### INSTRUCTIONS FOR THE TASK
The output should match, line for line, the records from the line containing "The Benefits of" through the line containing "Skip Launches Cofounder: 24/7", with every picture left out.

### SOURCE MATERIAL
◆ ◆ ◆ ◆ ◆ ◆ ◆

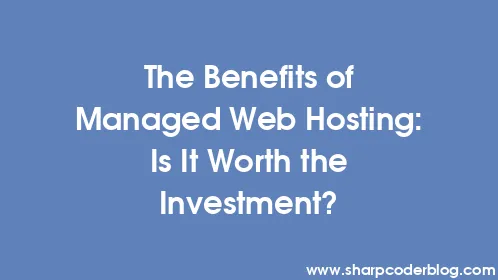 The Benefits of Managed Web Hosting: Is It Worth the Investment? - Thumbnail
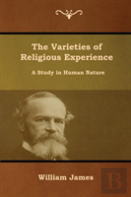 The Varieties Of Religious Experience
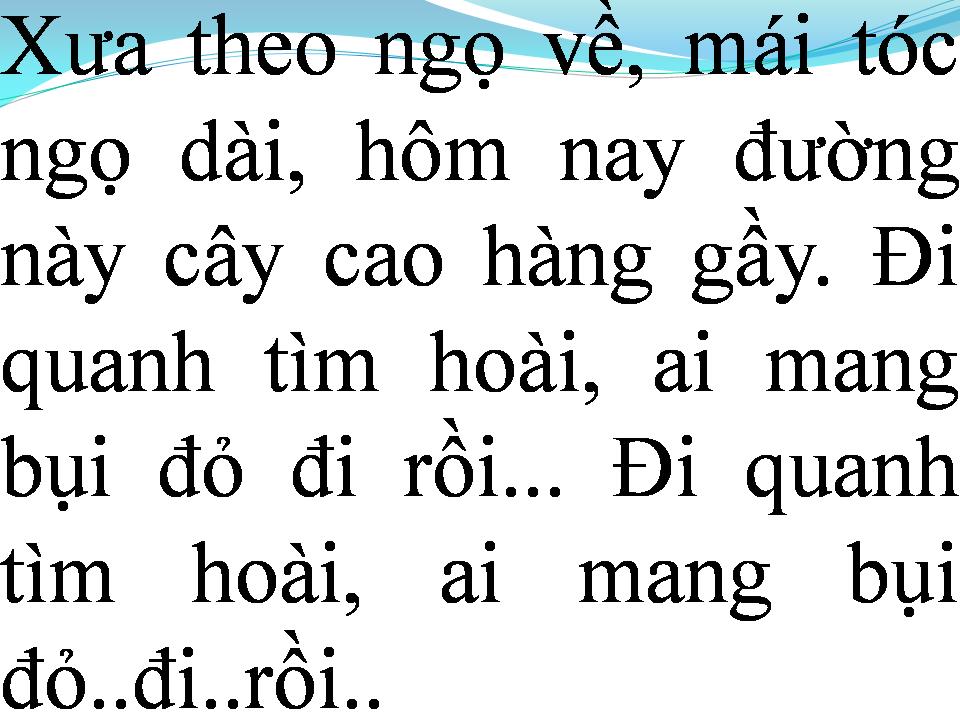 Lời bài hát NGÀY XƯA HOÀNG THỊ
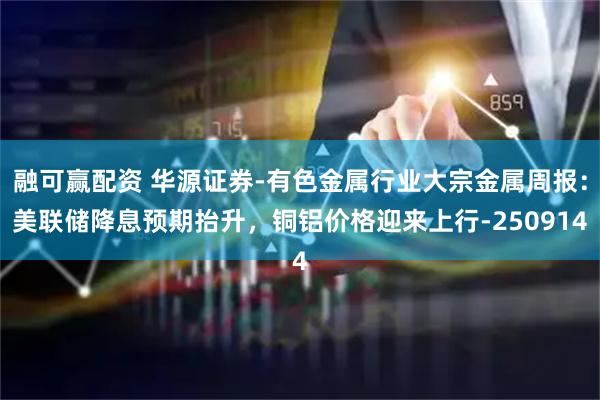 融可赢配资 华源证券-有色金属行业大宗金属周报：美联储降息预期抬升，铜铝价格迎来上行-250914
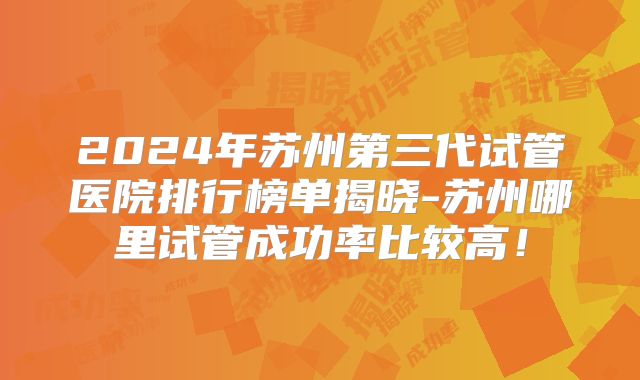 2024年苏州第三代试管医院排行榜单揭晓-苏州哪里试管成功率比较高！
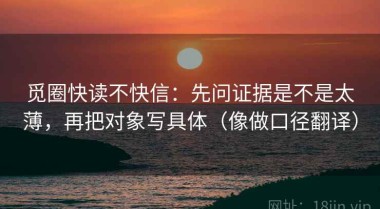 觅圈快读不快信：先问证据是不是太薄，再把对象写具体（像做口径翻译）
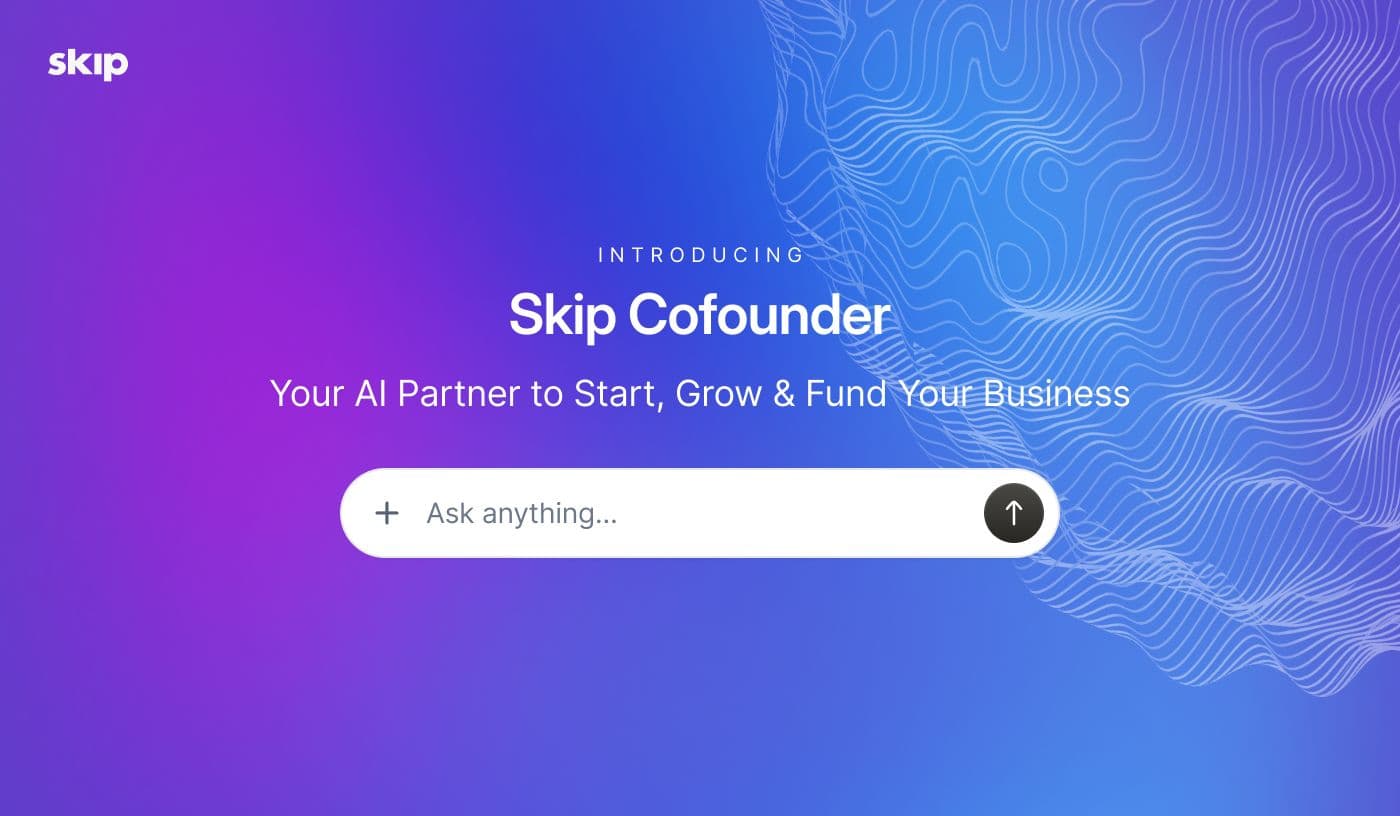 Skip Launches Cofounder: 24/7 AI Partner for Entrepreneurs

◆ ◆ ◆ ◆ ◆ ◆ ◆

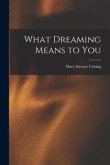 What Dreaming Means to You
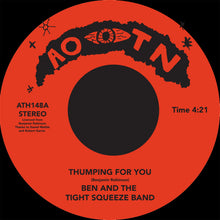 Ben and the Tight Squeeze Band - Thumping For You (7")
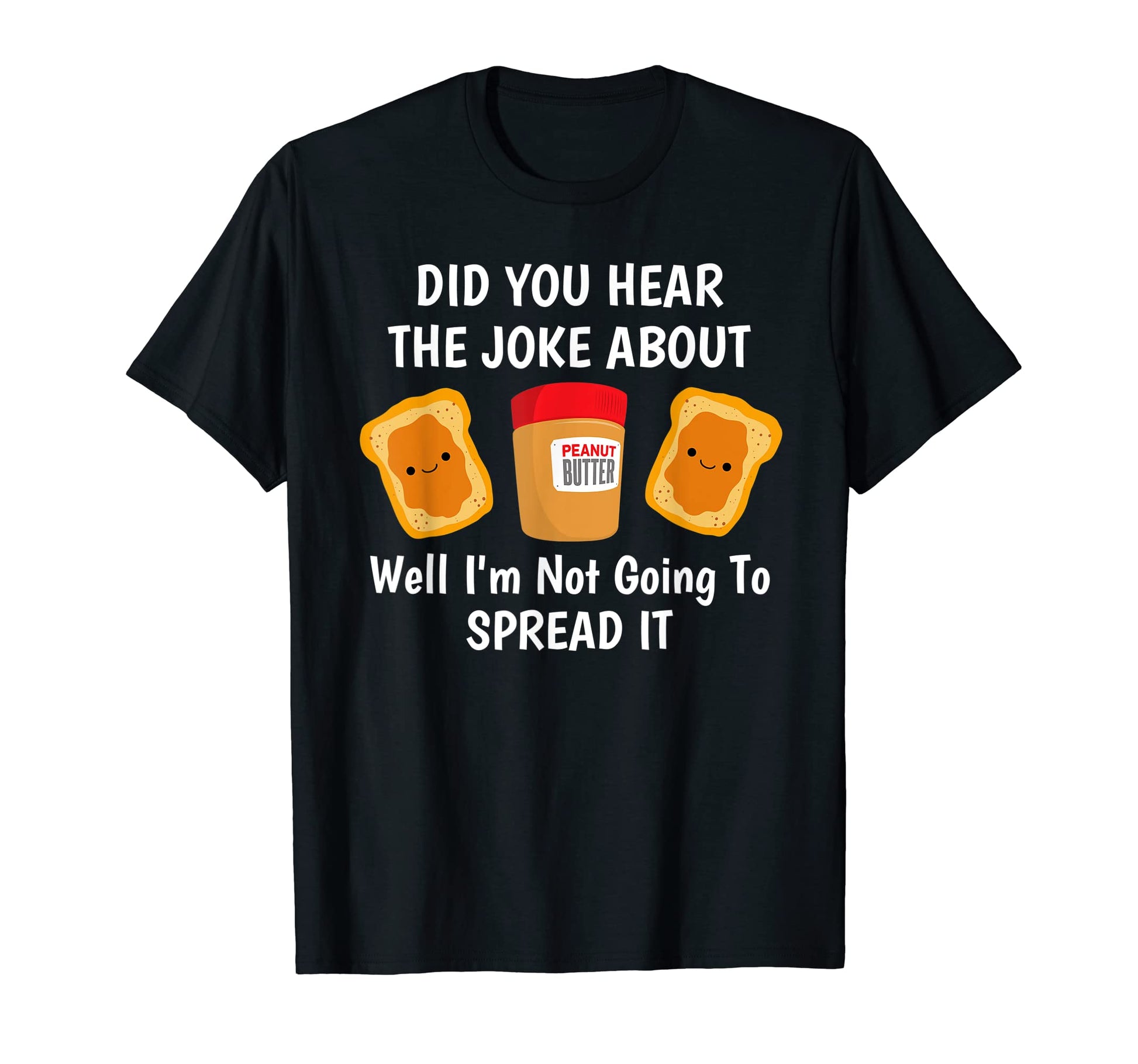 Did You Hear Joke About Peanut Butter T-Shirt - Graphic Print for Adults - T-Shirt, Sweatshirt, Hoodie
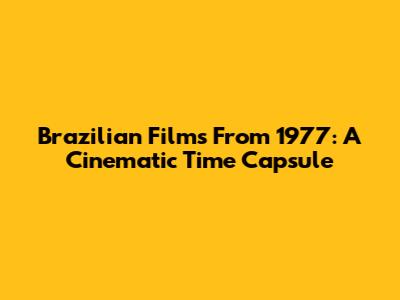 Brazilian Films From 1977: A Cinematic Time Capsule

◆ ◆ ◆ ◆ ◆ ◆ ◆

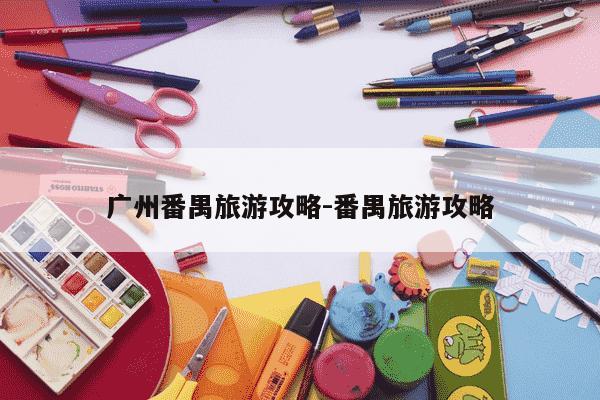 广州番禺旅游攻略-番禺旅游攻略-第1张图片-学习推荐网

◆ ◆ ◆ ◆ ◆ ◆ ◆

### THE COMPLETED TASK
 The Benefits of Managed Web Hosting: Is It Worth the Investment? - Thumbnail
 The Varieties Of Religious Experience
 Lời bài hát NGÀY XƯA HOÀNG THỊ
 融可赢配资 华源证券-有色金属行业大宗金属周报：美联储降息预期抬升，铜铝价格迎来上行-250914
 2024年苏州第三代试管医院排行榜单揭晓-苏州哪里试管成功率比较高！
 觅圈快读不快信：先问证据是不是太薄，再把对象写具体（像做口径翻译）
 Skip Launches Cofounder: 24/7 AI Partner for Entrepreneurs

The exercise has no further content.